* The task: Reproduce the listing from the line containing "Based on this" through the end, swapping "navy camo jersey" for "dark camo jersey" and changing nothing else.

* Entries:
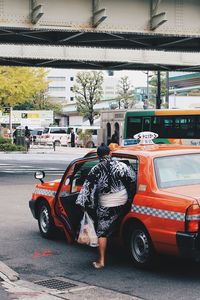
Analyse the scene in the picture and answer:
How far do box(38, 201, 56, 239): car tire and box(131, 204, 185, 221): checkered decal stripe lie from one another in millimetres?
2453

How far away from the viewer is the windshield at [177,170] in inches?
297

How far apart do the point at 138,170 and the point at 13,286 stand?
212 centimetres

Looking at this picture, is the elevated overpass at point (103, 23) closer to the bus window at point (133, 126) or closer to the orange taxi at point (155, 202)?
the bus window at point (133, 126)

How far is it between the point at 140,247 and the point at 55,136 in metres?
51.5

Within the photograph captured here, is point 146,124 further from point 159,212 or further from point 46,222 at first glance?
point 159,212

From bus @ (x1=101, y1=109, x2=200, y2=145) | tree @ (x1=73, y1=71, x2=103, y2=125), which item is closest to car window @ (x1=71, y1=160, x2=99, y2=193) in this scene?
bus @ (x1=101, y1=109, x2=200, y2=145)

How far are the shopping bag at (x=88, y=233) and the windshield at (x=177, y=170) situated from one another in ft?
3.20

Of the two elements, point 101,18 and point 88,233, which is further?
point 101,18

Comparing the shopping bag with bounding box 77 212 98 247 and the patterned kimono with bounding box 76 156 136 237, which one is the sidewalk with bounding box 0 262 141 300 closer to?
the shopping bag with bounding box 77 212 98 247

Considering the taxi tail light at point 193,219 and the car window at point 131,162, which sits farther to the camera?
the car window at point 131,162

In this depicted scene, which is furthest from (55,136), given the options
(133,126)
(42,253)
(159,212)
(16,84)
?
(159,212)

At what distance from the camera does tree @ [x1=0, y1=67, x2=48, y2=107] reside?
3912 cm

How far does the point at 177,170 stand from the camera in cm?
771

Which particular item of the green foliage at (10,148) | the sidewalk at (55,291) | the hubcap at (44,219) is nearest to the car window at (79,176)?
the hubcap at (44,219)
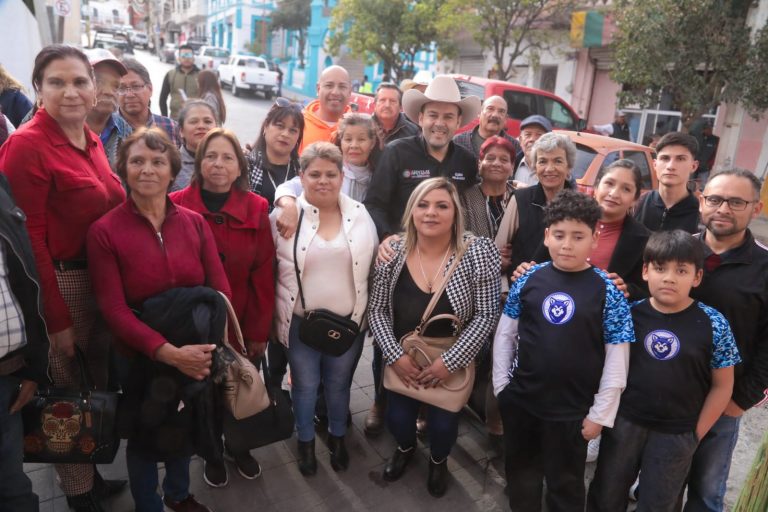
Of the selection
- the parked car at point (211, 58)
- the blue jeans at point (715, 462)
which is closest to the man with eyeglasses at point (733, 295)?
the blue jeans at point (715, 462)

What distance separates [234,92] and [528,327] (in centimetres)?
2358

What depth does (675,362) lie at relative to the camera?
2.26 m

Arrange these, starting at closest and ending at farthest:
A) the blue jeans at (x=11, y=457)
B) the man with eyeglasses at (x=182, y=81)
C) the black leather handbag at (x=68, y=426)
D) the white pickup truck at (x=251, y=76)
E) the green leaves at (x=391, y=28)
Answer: the blue jeans at (x=11, y=457) < the black leather handbag at (x=68, y=426) < the man with eyeglasses at (x=182, y=81) < the green leaves at (x=391, y=28) < the white pickup truck at (x=251, y=76)

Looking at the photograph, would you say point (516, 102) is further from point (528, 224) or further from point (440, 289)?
point (440, 289)

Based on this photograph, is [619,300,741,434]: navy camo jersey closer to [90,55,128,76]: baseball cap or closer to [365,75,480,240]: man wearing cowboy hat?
[365,75,480,240]: man wearing cowboy hat

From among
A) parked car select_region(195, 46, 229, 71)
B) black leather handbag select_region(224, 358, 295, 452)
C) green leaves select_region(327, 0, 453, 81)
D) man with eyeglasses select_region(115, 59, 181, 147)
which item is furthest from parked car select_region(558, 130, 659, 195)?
parked car select_region(195, 46, 229, 71)

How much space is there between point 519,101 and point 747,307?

* Result of the task:
Based on this photograph, is [619,300,741,434]: dark camo jersey closer to [90,55,128,76]: baseball cap or closer to [365,75,480,240]: man wearing cowboy hat?
[365,75,480,240]: man wearing cowboy hat

From among
A) parked car select_region(195, 46, 229, 71)
B) black leather handbag select_region(224, 358, 295, 452)
C) green leaves select_region(327, 0, 453, 81)
D) man with eyeglasses select_region(115, 59, 181, 147)
which item is furthest from parked car select_region(558, 130, 659, 195)?
parked car select_region(195, 46, 229, 71)

How much space is there between point 519,101 and point 747,307?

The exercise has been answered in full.